> **Direction a**
Please pick out every line in the records below that contains the word "distance".

> **Text section**
|---|
Oliver George Arthur Watkins (born 30 December 1995) is an English professional footballer who plays as a forward for  club Aston Villa and the England national team.

Watkins is a product of the Exeter City academy and made his breakthrough at the club, winning the EFL Young Player of the Year award, before departing in 2017 for Brentford. He had a successful three-year spell at the club, culminating in being the joint top-scorer in the 2019–20 Championship and being named Championship Player of the Year in 2020. He signed for Aston Villa in September 2020.

Early life and education
Oliver George Arthur Watkins was born on 30 December 1995 in Newton Abbot, Devon. He grew up in Newton Abbot and attended South Dartmoor Community College. Watkins is a boyhood Arsenal fan.

Club career

Exeter City
Watkins joined Exeter City's academy at U11 level, having previously failed a trial with the club at the age of 9 in 2003. He rose through the youth ranks to sign a scholarship deal in 2012 and off the back of scoring 30 goals for the U18 team in its 2013–14 Football League Youth Alliance South West Conference-winning season, he signed a two-year professional contract in April 2014. Watkins won his maiden first-team call up when he was named as a substitute for the final League Two match of the 2013–14 season versus Hartlepool United and he made his senior debut when he replaced Aaron Dawson after 77 minutes of the 2–0 victory. Watkins was frequently named as a substitute by Paul Tisdale during the first three months of the 2014–15 season, but despite scoring his first senior goal (a late consolation in a 3–1 Football League Trophy second round defeat to Coventry City on 7 October 2014), he made just three appearances before departing on loan to Weston-super-Mare for the remainder of the campaign in December 2014.

2014–15: Loan to Weston-super-Mare
On 8 December 2014, Watkins and Exeter City teammate Matt Jay joined Conference South club Weston-super-Mare on one-month loan deals. Through repeated extensions of the loan, Watkins would remain with the Seagulls until the end of the 2014–15 season. He featured regularly for the team, scoring 10 goals in 25 appearances before returning to St James Park at the end of the season.

2015–17: Breakthrough
After failing to be named in a first-team squad during the opening two months of the 2015–16 season, Watkins broke onto the substitutes' bench in October 2015 and made his first appearance of the season late in the month. He made his first start for Exeter City in a 2–1 Devon derby victory over Plymouth Argyle on 6 December and scored his first goal of the season with the Grecians' second in a 2–0 FA Cup second round victory over Port Vale in the following match. By March 2016, Watkins had broken into the starting lineup. He had a fantastic month in March, scoring four goals in six appearances to win the Football League Young Player of the Month and PFA Fans' Player of the Month awards. His goalscoring run extended into mid-April and finished with 8 goals in 10 appearances. Two of the goals came in the return Devon derby with Plymouth Argyle, in which his late brace sealed a 2–1 comeback victory and the second goal was subsequently voted as the club's Goal of the Season. Watkins finished the 2015–16 season with 10 goals in 22 appearances.
|---|
> **Direction b**
Carry on the Watkins biography above, starting right after its final sentence.

> **Dataset**
|---|
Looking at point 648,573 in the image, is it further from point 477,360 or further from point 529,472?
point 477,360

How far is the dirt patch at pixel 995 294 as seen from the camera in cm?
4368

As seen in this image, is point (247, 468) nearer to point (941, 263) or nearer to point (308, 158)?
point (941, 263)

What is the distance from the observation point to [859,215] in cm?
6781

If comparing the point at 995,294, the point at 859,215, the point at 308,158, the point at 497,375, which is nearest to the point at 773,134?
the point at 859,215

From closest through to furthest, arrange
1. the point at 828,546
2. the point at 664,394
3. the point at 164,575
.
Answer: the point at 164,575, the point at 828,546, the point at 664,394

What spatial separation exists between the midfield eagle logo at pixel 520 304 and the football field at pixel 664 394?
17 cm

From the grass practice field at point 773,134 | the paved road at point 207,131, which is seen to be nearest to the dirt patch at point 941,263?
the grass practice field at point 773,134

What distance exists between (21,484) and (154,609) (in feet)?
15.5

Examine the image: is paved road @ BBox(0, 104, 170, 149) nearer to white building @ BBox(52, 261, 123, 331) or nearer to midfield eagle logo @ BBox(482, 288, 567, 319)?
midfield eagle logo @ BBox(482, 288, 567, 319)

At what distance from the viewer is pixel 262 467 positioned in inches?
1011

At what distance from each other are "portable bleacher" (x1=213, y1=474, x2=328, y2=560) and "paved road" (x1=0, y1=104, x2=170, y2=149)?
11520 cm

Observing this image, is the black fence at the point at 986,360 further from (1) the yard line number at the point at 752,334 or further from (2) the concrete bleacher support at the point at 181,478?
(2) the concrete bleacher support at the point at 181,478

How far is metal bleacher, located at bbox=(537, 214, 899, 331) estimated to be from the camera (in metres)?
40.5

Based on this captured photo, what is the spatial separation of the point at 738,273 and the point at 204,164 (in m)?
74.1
|---|
> **Reply a**
What is the distance from the observation point to [859,215] in cm?
What distance exists between (21,484) and (154,609) (in feet)?
At what distance from the viewer is pixel 262 467 positioned in inches?
At what distance from each other are "portable bleacher" (x1=213, y1=474, x2=328, y2=560) and "paved road" (x1=0, y1=104, x2=170, y2=149)?

> **Reply b**
Watkins' performances in the final two months of the 2015–16 season saw him enter 2016–17 as an established member of the first-team squad. He had an eventful season, making 52 appearances, scoring six goals and contributing 13 assists, though the campaign ended on a sour note with the Grecians' 2–1 defeat to Blackpool in the 2017 League Two play-off final at Wembley Stadium. Watkins scored the first hat-trick of his career in a 4–1 win over Newport County on 31 December 2016 and his two goals and five assists in January 2017 saw him win the League Two Player of the Month award. On 9 April he was award the EFL Young Player of the Year award for his performances during the season.

Brentford
On 18 July 2017, Watkins joined Championship club Brentford on a four-year contract, with an option for a further year, for an undisclosed fee, reported to be £1.8 million. He scored his first competitive goal for the club in their 3–1 EFL Cup first round extra time victory over AFC Wimbledon on 8 August 2017.

On 9 August 2019 Watkins signed a new four-year contract with a one-year extension option. 

Watkins scored his first hat-trick for the club in the Championship against Barnsley in a 3–1 win on 29 September 2019. Watkins made 50 appearances and scored 26 goals in all competitions during the 2019–20 season, which ended with defeat in the 2020 Championship play-off final.

Aston Villa
On 9 September 2020, Watkins joined Premier League team Aston Villa on a five-year contract, for a then club-record £28 million fee, which could rise to £33 million. In joining Aston Villa, Watkins was reunited with manager Dean Smith who had originally signed him for Brentford. On 15 September 2020, Watkins made his Aston Villa debut, scoring in a 3–1 away win in the EFL Cup against Burton Albion. He went on to make his Premier League debut on 21 September 2020, in a 1–0 home win against Sheffield United.

On 4 October 2020, Watkins scored his first Premier League goals, scoring through a left footed strike, a right footed strike and a header for a perfect hat-trick in a 7–2 home victory over champions Liverpool. It was Liverpool's heaviest defeat in 57 years and was the first time in Premier League history that a reigning champion had conceded 7 goals in a single match. On 10 April 2021, Watkins scored against Liverpool again, becoming the first player since Andrey Arshavin in the 2008–09 season to score as many as four goals against Liverpool in a single Premier League season. With 14 goals, he became Aston Villa's top scorer of the 2020–21 season.

International career
On 18 March 2021, Watkins was named in Gareth Southgate's England squad for 2022 FIFA World Cup qualification matches against San Marino, Albania and Poland. On 25 March 2021, Watkins made his England debut as a second-half substitute in a 5–0 victory over San Marino at Wembley. He subsequently scored his first England goal with his first shot on target in an England shirt.

Watkins was named in the provisional England squad for UEFA Euro 2020 in May 2021. However, he was not selected in the final 26-man squad for the tournament.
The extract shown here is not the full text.